Inform patients that although ARIA can occur in any patient treated with KISUNLA, there is an increased risk in patients who are ApoE ε4 homozygotes, and that testing for ApoE ε4 status should be performed prior to initiation of treatment to inform the risk of developing ARIA. Prior to testing, discuss with patients the risk of ARIA across genotypes and the implications of genetic testing results. Inform patients that if testing is not performed, it cannot be determined if they are ApoE ε4 homozygotes and at a higher risk for ARIA.
Inform patients that some symptoms of ARIA can mimic ischemic stroke and that their healthcare providers may need to perform additional testing to determine how to treat those symptoms in patients taking KISUNLA. Advise patients to carry information that they are being treated with KISUNLA.
Patient Registry
Providers should encourage patients to participate in real world data collection (e.g., registries) to help further the understanding of Alzheimer's disease and the impact of Alzheimer's disease treatments. Providers and patients can contact 1-800-LillyRx (1-800-545-5979) for a list of currently enrolling programs.
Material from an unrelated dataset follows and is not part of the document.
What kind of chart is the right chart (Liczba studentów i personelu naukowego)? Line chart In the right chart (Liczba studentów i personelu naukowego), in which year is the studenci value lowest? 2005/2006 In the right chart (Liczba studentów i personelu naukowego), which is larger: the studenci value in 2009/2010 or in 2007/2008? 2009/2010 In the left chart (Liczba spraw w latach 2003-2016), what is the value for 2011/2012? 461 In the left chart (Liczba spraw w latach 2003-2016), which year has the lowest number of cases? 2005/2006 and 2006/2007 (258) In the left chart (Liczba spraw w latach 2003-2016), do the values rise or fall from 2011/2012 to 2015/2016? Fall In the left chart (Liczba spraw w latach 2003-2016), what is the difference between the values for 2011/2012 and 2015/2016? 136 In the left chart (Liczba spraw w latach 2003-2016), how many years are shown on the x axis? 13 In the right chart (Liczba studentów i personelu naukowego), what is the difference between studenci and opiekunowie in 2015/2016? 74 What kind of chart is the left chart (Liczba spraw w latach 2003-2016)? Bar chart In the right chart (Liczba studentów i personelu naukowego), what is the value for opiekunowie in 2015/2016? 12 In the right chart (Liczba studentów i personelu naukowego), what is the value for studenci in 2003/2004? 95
Hypersensitivity Reactions
Inform patients that KISUNLA may cause hypersensitivity reactions, including anaphylaxis and angioedema, and to contact their healthcare provider if hypersensitivity reactions occur [see Warnings and Precautions (5.2)].
Infusion-Related Reactions
Inform patients that KISUNLA may cause infusion-related reactions, including chills, erythema, nausea, vomiting, difficulty breathing, sweating, headache, chest pain, and high or low blood pressure, and to contact their healthcare provider if infusion-related reactions occur [see Warnings and Precautions (5.3)].